Only 26 per cent of residential property owners polled and 22 per cent of business property owners said they would be willing to pay a three per cent increase. The appetite for a tax hike dropped off even more at a suggestion of a four per cent hike, with only 17 per cent of homeowners and 16 per cent of business property owners willing to pay that size of an increase.

“Levels of tax tolerance remain similar to last year, with some small incremental drops in the willingness to support tax increases across taxation levels for both residents and businesses,” said the report, which doesn’t indicate how many residents and business owners were polled, although the city says it received feedback from more than 5,000 people via various surveys and open houses. 

City staff also recommends a $485 million capital budget (up from $325 million in 2016), with $233.9 million for utilities and transportation projects, $80.1 million for affordable housing, $61.3 million for civic and community facilities and $47.1 million for parks, open spaces and recreation.

Whether city council will approve such a dramatic hike in property taxes is an open question, with the city report pointing out tax hikes between 2012 and 2016 have averaged two per cent.  The report says Vancouver has had the third lowest property tax hike in the region, when totalling the past five years.

Only Port Coquitlam and White Rock have been lower. Port Moody, Surrey, Langley Township and Maple Ridge have all had average tax hikes of three per cent or higher between 2012 and 2016.

Vancouver vs other municipalities property tax rises
Vancouver has typically seen lower property taxes over the past five years than many municipalities - courtesy City of Vancouver


Council voted last year to raise taxes by 2.3 per cent to help balance a $1.2 billion operating budget. That hike was in addition to an increase in utility fees, including 4.2 per cent for water service and 9.9 per cent for sewer. Solid waste costs remained the same.

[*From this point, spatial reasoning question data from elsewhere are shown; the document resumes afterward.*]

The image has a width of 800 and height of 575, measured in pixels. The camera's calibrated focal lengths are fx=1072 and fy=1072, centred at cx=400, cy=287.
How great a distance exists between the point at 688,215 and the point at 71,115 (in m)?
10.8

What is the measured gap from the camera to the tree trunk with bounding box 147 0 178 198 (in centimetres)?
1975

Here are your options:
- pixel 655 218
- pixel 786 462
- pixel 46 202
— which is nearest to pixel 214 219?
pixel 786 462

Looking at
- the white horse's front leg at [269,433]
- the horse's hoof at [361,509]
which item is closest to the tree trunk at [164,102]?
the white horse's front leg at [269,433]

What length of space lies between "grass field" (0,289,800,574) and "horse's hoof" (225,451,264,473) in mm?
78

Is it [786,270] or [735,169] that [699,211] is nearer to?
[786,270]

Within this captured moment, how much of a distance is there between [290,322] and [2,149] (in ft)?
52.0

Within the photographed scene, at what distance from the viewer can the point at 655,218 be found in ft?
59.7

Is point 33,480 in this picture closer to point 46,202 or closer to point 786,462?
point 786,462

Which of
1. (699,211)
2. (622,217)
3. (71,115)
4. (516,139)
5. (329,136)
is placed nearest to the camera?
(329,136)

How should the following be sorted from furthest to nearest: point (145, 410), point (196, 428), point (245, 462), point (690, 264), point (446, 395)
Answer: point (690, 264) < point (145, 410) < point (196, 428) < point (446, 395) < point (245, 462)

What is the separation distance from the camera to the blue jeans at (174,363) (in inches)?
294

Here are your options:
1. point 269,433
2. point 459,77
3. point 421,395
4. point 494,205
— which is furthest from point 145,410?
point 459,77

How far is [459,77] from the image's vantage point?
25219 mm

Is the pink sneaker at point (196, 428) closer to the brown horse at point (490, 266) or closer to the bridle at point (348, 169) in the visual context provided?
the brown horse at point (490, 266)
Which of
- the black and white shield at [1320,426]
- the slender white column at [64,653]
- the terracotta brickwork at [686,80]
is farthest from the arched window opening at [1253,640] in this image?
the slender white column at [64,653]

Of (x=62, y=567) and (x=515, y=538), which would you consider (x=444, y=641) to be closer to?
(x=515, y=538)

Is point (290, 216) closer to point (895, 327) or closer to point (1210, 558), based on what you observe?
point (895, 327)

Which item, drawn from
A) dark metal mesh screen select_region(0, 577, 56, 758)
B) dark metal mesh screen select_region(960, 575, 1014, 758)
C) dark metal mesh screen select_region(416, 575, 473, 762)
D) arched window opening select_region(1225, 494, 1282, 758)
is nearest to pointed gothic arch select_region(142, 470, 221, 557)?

In 2017, water service fees are expected to increase by four per cent, sewer by 11.3 per cent and solid waste by 3.8 per cent. Recreation fees are slated to go up by 2.5 per cent and permit fees by two per cent.

The proposed 3.4 per cent property tax hike for next year would mean an extra $72 cost for a single-family home assessed at $1.39 million and $73 for utility fees. A business property assessed at $618,000 would see a $133 tax increase over 2016 and $70 in utility fees.

Approximately 43 per cent of residential properties in Vancouver are single-family homes and 52 per cent are strata units. Another eight per cent are other forms of residential. The city report warns how Vancouver’s red-hot housing market could affect how much money a residential property owner pays next year.

“As the value of single-family homes has increased at a much faster pace than strata condominiums in the last five years, single-family homes have experienced a rise in property tax above the council-directed increase, while strata condominiums have experienced a reduction in property tax,” the report said. “This trend will likely reverse in the coming years as strata condominium pricing has started to escalate at a much faster pace.”

The report says two per cent of the 3.4 per cent hike would help pay for existing services while an additional 1.4 per cent would help pay for new projects and initiatives. The new operating budget calls for $22.3 million in investments, including  $3.8 million for “public realm cleanliness,” $3.1 million to operate new fire trucks, $2.5 million for temporary housing, $2 million to implement the empty homes tax and $655,000 to enhance security at public buildings.

The Vancouver Police Board was expected to approve Thursday the Vancouver Police Department’s 2017 operating budget proposal that totals $271,774,905. It’s an increase of 2.3 per cent, or $6,122,730 from the 2016 budget. If approved by the board, it will be submitted to city council.

“Mindful that the city again faces a challenging 2017 budget year, the VPD’s only request for new funding was to reduce the existing level of vacancies,” said a VPD budget report. “For a number of years, the VPD has held vacancies, both sworn and civilian, because of budgetary pressures. These vacancies have negatively affected the VPD’s workload and employees. Additionally, the VPD has also experienced higher numbers of retirements than anticipated in recent years, which has led to vacancy levels higher than the agreed vacancy level.”

Council will first hear December 7 from city staff on the budget proposal before voting December 13.